We went for our walk, but not without the glove and ball that he wore the whole time.  Our destination was the park at Jasmine's school where we stopped to play basketball.  Asher wore his glove, and he tossed the ball at me while I shot hoops.  I would retrieve the ball and throw it back, kind of like a game of fetch.  Asher befriended a boy who was sitting on the park bench watching us.  He was about 7, and Asher went right over and sat beside him.  Smiling, waving and coaxing him into playing catch with him. Asher got his wish, but after a few throws his teacher hollered at him from across the way to sit back down.  As it turns out my little man got him in trouble, but I love the way that he will be friendly with just about any kid that comes along.  Asher is a lot more guarded with other adults, just the way we want him to be.  Asher was disappointed that his new buddy couldn't play, but he joined me with the basketball instead.  He dribbles the ball by slapping it as hard as he can, then when he is bored he passes it back to me.  He doesn't get upset with the fact that he can't shoot yet, even with my help.  We left the park and finished our walk.  Later in the morning Asher joined me in lifting weights, its pretty funny how much he enjoys being like daddy.  His 2 lb rubber dumbells get lifted up over his head repeatedly while he beams proudly.  That night, as if we hadn't had enough sports, Sheila, Asher and I bought a soccer ball at the store.  While we waited for Wawa while she attended a play with her Guide group, Asher and I played soccer.  He decided that 2 signs that were close together provided a good enough goal, and he jumped between the pipes.  It's really funny, but as a goalie he actively roots for people to score on him.  The ball almost dribble across the line on him, but he decided it was close enough.  He let out a big cheer for me, then ran to give me a big hug.  Then on his prompting we switched places.  He managed to get a few past me, he is already hitting a size 5 soccer ball with his instep, something I can't get some of the 9 and 10 year olds to do.  When his time comes, he will be ready.  If you are one who keeps track of such things, Asher played soccer, baseball, basketball, hockey, swam and lifted weights this week.  And they say we are getting inactive as a society, obesity rates are soaring and all is doom and gloom.  Something tells me there is hope for us yet.

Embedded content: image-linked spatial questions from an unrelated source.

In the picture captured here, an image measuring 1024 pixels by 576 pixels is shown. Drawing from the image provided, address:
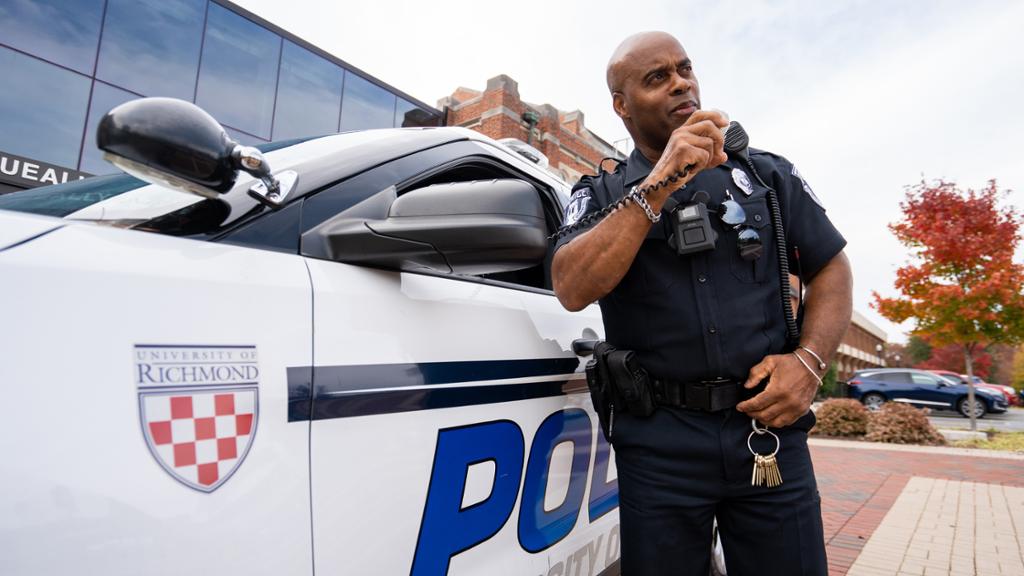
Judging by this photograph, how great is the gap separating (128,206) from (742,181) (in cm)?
129

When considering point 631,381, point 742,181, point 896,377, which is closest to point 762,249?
point 742,181

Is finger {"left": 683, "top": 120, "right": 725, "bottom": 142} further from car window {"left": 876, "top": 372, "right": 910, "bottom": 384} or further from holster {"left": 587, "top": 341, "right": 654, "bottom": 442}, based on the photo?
car window {"left": 876, "top": 372, "right": 910, "bottom": 384}

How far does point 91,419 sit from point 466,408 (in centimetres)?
58

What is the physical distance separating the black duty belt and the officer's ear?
2.32ft

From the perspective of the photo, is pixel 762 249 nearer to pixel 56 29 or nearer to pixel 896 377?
pixel 56 29

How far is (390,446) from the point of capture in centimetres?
91

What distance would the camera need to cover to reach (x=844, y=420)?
9.30 m

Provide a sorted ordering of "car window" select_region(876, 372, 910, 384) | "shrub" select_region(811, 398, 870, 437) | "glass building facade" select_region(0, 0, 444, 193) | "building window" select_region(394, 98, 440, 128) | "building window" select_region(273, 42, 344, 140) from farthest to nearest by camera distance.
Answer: "car window" select_region(876, 372, 910, 384) → "building window" select_region(394, 98, 440, 128) → "building window" select_region(273, 42, 344, 140) → "shrub" select_region(811, 398, 870, 437) → "glass building facade" select_region(0, 0, 444, 193)

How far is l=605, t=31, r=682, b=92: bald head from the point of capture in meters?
1.41

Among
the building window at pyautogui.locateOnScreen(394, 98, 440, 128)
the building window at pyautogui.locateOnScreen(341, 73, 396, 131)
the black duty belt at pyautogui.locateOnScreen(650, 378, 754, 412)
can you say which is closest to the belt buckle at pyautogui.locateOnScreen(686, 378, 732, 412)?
the black duty belt at pyautogui.locateOnScreen(650, 378, 754, 412)

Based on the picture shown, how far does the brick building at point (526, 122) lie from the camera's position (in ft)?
43.3

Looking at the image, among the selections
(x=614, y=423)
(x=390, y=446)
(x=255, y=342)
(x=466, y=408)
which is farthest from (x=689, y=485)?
(x=255, y=342)

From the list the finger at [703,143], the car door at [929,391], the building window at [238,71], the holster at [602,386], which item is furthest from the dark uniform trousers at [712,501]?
the car door at [929,391]

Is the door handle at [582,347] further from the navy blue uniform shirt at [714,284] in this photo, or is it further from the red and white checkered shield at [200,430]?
the red and white checkered shield at [200,430]
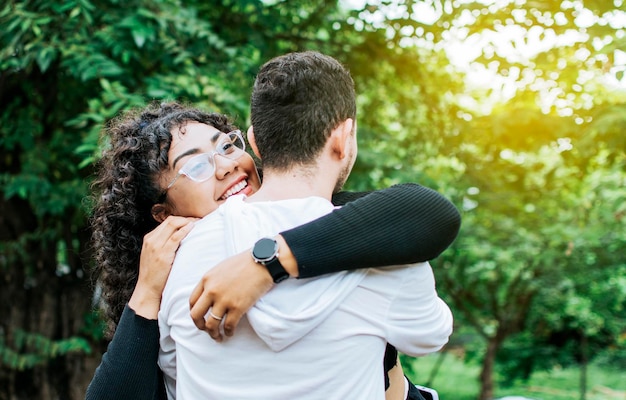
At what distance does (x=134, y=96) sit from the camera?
3.35 meters

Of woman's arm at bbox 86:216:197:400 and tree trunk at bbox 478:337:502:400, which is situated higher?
woman's arm at bbox 86:216:197:400

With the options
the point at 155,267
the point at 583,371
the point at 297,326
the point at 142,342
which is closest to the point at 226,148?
the point at 155,267

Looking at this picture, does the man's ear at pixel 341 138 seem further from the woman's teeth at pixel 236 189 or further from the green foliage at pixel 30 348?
the green foliage at pixel 30 348

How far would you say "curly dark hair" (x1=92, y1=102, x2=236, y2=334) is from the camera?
1843mm

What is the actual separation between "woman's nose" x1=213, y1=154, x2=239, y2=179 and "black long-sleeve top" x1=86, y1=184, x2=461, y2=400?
44 centimetres

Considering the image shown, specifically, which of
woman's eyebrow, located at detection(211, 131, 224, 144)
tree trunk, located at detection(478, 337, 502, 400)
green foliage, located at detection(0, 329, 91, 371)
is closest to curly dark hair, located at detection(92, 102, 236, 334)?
woman's eyebrow, located at detection(211, 131, 224, 144)

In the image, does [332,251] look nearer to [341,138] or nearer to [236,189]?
[341,138]

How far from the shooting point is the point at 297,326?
1.24 meters

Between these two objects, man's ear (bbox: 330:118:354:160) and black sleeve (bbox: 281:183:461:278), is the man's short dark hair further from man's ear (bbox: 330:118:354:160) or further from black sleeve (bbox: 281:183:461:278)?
black sleeve (bbox: 281:183:461:278)

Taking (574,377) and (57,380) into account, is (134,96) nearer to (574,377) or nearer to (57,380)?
(57,380)

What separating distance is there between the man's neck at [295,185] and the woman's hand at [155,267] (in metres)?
0.28

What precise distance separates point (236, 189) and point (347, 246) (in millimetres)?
594

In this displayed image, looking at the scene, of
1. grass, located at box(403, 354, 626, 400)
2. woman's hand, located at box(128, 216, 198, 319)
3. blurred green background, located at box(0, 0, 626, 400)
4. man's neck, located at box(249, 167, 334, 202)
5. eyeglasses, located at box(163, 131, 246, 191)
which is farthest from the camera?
grass, located at box(403, 354, 626, 400)

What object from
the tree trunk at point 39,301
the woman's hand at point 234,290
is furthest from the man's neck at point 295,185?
the tree trunk at point 39,301
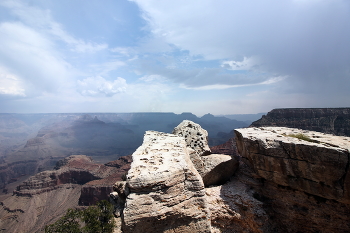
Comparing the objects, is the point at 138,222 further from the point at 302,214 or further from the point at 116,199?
the point at 302,214

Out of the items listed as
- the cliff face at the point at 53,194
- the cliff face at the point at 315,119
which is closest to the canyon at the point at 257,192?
the cliff face at the point at 315,119

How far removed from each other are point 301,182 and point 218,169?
17.6 feet

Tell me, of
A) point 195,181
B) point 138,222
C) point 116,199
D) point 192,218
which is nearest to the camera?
point 138,222

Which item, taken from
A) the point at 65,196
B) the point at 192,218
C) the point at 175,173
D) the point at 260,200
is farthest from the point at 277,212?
the point at 65,196

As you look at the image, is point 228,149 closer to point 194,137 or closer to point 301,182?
point 194,137

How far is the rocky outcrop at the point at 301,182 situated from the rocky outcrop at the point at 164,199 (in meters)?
5.06

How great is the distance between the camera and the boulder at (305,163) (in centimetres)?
823

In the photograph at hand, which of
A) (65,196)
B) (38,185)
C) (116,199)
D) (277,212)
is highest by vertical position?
(277,212)

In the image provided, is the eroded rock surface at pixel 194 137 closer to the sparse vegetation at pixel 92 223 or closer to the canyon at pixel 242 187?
the canyon at pixel 242 187

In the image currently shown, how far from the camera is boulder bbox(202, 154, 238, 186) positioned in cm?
1288

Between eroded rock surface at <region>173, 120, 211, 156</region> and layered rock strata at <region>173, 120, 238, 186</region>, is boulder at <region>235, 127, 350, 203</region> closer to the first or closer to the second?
layered rock strata at <region>173, 120, 238, 186</region>

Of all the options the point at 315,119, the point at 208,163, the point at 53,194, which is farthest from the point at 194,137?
the point at 53,194

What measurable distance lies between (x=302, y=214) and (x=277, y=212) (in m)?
1.37

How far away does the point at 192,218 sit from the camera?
802cm
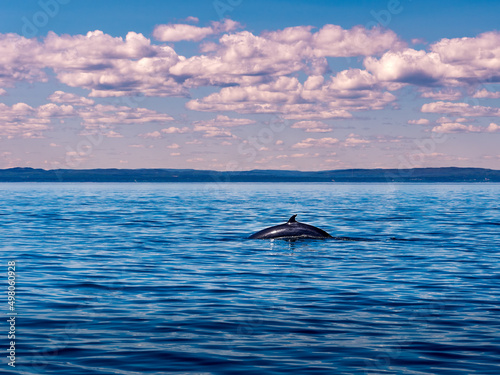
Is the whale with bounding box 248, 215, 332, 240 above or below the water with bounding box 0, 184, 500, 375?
above

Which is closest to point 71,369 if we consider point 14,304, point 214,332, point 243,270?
point 214,332

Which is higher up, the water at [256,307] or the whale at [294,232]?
the whale at [294,232]

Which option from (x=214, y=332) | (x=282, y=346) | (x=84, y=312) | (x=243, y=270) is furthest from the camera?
(x=243, y=270)

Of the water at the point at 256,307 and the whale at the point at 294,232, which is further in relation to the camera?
the whale at the point at 294,232

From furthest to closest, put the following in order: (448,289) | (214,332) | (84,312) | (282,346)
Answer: (448,289), (84,312), (214,332), (282,346)

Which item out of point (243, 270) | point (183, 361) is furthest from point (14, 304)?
point (243, 270)

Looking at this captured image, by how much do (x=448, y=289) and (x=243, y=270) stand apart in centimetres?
721

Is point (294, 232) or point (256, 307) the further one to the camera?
point (294, 232)

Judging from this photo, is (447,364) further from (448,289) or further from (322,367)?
(448,289)

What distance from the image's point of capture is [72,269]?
23.5m

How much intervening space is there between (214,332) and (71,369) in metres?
3.54

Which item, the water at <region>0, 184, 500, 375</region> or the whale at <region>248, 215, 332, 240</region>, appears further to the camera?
the whale at <region>248, 215, 332, 240</region>

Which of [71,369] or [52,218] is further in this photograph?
[52,218]

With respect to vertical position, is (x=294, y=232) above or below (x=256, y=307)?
above
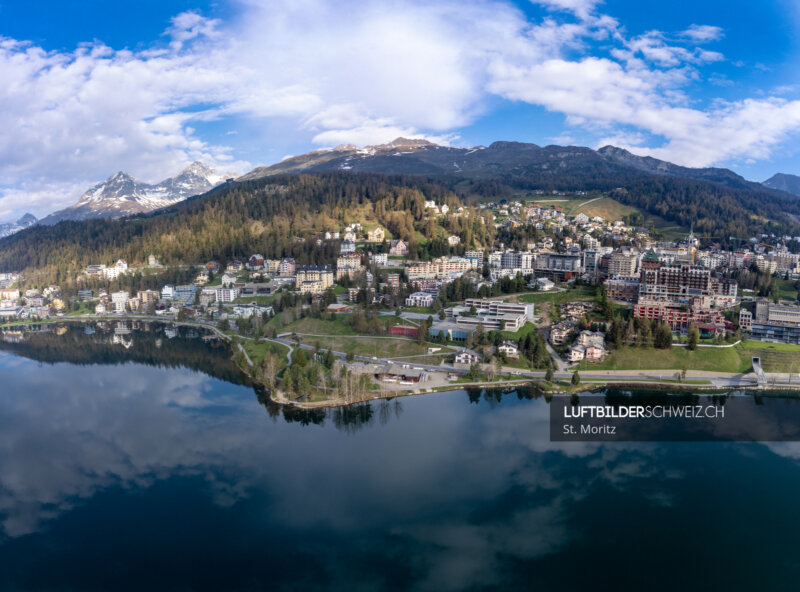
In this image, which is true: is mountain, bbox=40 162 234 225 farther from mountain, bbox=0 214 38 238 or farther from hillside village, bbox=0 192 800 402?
hillside village, bbox=0 192 800 402

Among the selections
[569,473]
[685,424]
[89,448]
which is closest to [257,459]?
[89,448]

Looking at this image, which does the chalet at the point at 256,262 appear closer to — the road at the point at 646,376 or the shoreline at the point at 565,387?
the shoreline at the point at 565,387

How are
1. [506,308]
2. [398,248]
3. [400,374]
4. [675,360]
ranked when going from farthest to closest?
[398,248], [506,308], [675,360], [400,374]

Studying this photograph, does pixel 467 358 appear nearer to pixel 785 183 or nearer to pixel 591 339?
pixel 591 339

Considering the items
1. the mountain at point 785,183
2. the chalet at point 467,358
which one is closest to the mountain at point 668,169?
the mountain at point 785,183

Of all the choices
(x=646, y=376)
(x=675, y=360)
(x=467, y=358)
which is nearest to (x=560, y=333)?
(x=646, y=376)

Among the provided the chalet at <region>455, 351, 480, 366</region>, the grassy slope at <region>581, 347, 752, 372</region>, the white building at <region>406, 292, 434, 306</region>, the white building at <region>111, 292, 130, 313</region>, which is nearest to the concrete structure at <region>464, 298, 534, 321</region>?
the white building at <region>406, 292, 434, 306</region>

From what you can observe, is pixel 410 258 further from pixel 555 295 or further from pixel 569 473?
pixel 569 473
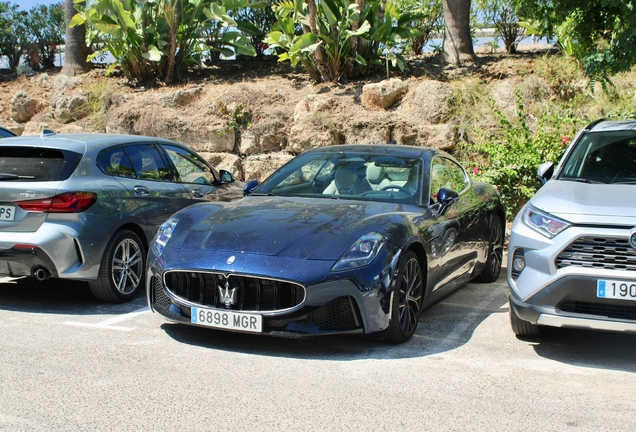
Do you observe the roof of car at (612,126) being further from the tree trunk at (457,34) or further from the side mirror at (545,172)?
the tree trunk at (457,34)

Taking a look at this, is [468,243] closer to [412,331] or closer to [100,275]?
[412,331]

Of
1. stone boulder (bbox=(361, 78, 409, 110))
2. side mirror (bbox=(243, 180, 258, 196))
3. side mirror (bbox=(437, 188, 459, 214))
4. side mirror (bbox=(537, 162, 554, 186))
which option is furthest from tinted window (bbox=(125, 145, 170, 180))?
stone boulder (bbox=(361, 78, 409, 110))

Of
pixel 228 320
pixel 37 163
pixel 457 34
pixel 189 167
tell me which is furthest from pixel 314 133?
pixel 228 320

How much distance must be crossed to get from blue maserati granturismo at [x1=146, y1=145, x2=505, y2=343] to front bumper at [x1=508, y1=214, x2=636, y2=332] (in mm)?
880

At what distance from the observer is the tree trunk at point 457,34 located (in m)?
14.8

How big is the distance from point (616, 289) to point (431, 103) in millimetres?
8797

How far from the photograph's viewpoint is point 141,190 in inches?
287

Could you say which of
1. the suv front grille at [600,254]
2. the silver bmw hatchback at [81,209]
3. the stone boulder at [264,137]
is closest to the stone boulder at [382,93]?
the stone boulder at [264,137]

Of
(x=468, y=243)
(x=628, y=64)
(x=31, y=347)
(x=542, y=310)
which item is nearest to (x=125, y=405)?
(x=31, y=347)

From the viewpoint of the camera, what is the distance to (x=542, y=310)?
17.0 ft

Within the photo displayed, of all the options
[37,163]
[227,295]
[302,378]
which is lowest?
[302,378]

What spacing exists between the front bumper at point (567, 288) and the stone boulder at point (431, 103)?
8158 mm

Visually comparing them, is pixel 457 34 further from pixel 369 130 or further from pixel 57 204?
pixel 57 204

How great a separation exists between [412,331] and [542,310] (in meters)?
1.01
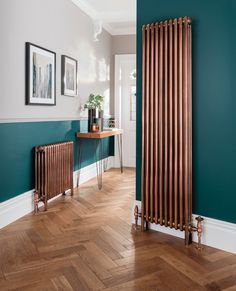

While Asher won't stop playing sports, Jasmine is a little different when it comes to physical activity.  She is athletic that's for sure, but she doesn't obsess over sports the way her little brother does.  Jasmine enjoys playing soccer and basketball with her teams and gets a lot out of her interactions with her teammates and coaches.  She wants me to be her coach, and it provides some great father/daughter time that we both have fun with.  While she has been gifted with an athletic body, and she is capable of great things, her desire to practice and work to get better isn't there.  She just likes playing, and that is quite alright with me.  Jasmine and I found a couple sports that she likes and it seems like she will stick with them long term.  She's not worried about being the best, and it's nice because she doesn't get discouraged either.  Besides her 2 teams sports, Jasmine has been an avid swimmer for her entire life.  She goes at least once a week, and would stay all day if she could.  This spring she has been riding her bike to school every day, and this has led her to going for more leisure rides as well.  Her dedication to her bike has me on the lookout for a bigger one, something I promised as long as the current one got regular use.  Hopefully the growth spurt is done for a while, and this next bike will fit for a while.  It will be an adults bike so lets hope it works for a few years.  Speaking of getting to big, she has also outgrown her soccer cleats, that she has never worn.  That's right, Sheila found a bargain at the end of last season and stored the shoes away for the spring.  Jasmine put them on last week for her first game, and found them to be too small.  Like, 2 sizes too small.  I took her to the mall to search for new ones, then we discovered with the sizing doohickey that she is actually completely out of kids sizes.  This shouldn't be a surprise, she has been borrowing her mom's size 8 shoes for a while now.  She needs a 7.5 in womens shoes, and dad had to go home to reformulate a plan.  The adult shoes are much pricier then the kids ones, but hopefully they fit for a while once bought.  Jasmine likes her sports, and I want to keep her comfortable while she plays.  In the past week Jasmine played soccer and basketball, rode her bike every day, and swam on Wednesday.  I am proud of both of my kids when it comes to the active lifestyles they have.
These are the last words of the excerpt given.